The basic approach is to run multiple experiments with a real design and learn what impact this has on the quality of the design and how it affects PPAC (performance, power, area and cost). The results are shared with the imec ecosystem (which is basically everyone doing advanced process development) and after a six-month window they can also be published and, in effect, disclosed to the public.
The flow used is what you would expect and leads to several areas where there are iterations to co-optimize the process and the tool flow.
One example of these loops in action that Luca discussed was the standard-cell loop. The first attempt at building a standard cell library led to a very low (60%) placement density. The tool was enhanced to better handle metal1 in the cells and mpt vias. The result was 75% density and DRC error free. So there was a 15% density gain by co-optimizing standard cells and EDA.

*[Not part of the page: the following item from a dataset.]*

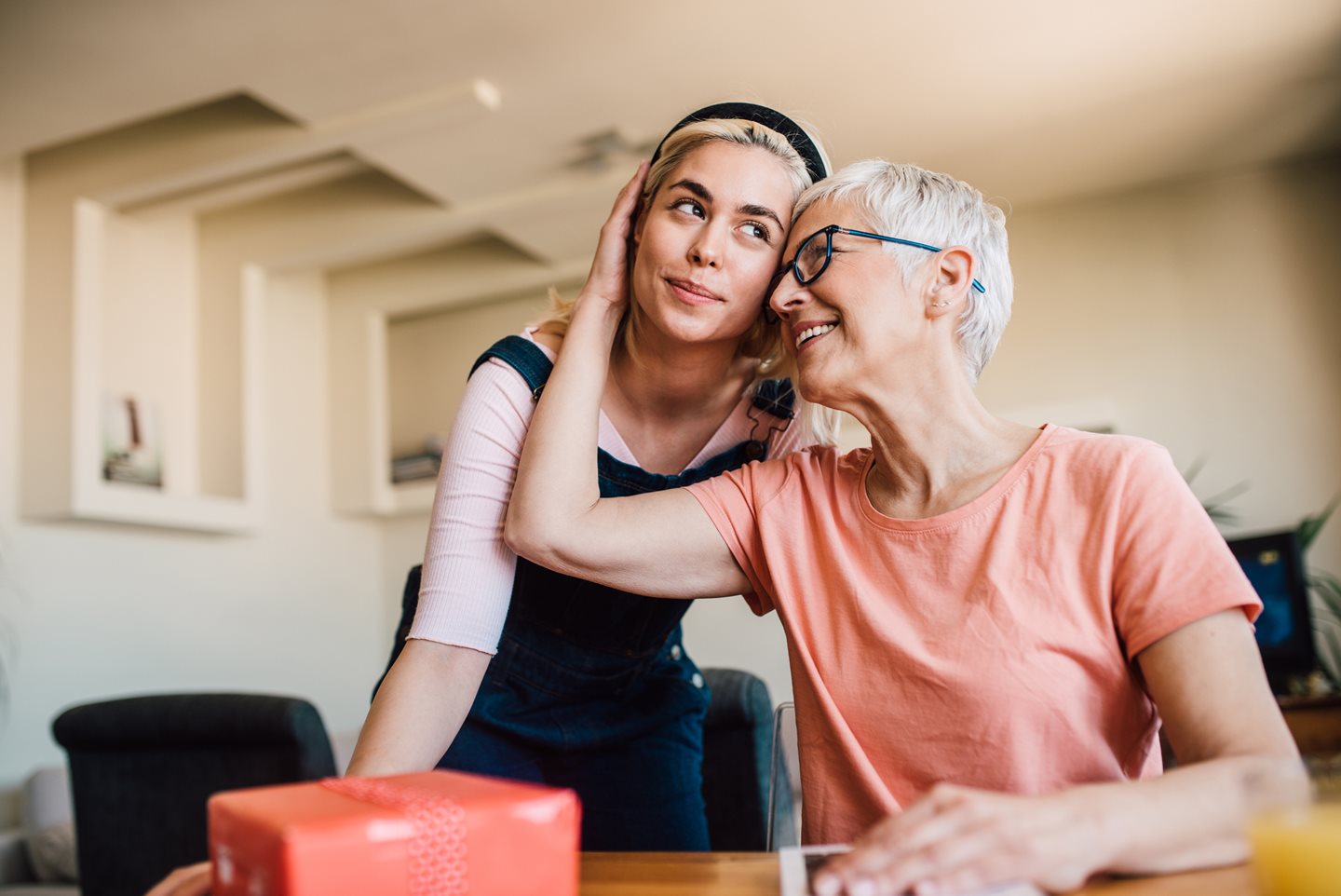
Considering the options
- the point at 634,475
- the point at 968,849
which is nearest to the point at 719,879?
the point at 968,849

Another example is optimizing the metal stack. Two choices were between a stack with 2x32nm, 2x48nm, 2x64nm, 2x80nm versus the same metal1 to metal4, and then 4x80nm. The importance of 80nm is that it can be single patterned and so the manufacturing cost will be lower. The question is how much worse the density and timing will be. It turns out that the final PPA is almost identical, and using the imec cost model, the wafer cost will be 5% cheaper.
The table above shows the timing of the upcoming nodes. The imec N7 work will be finished approximately two years before foundry risk production. Imec then moves on to the next node while the previous generation is brought up in the foundries and process yield is optimized, ready for a ramp to volume production.
This work has shown several examples of how post P&R assessment can successfully provide feedback to standard cell design, to BEOL, patterning and litho choices, and also drive the tool enhancements that are required to support N7 and N5.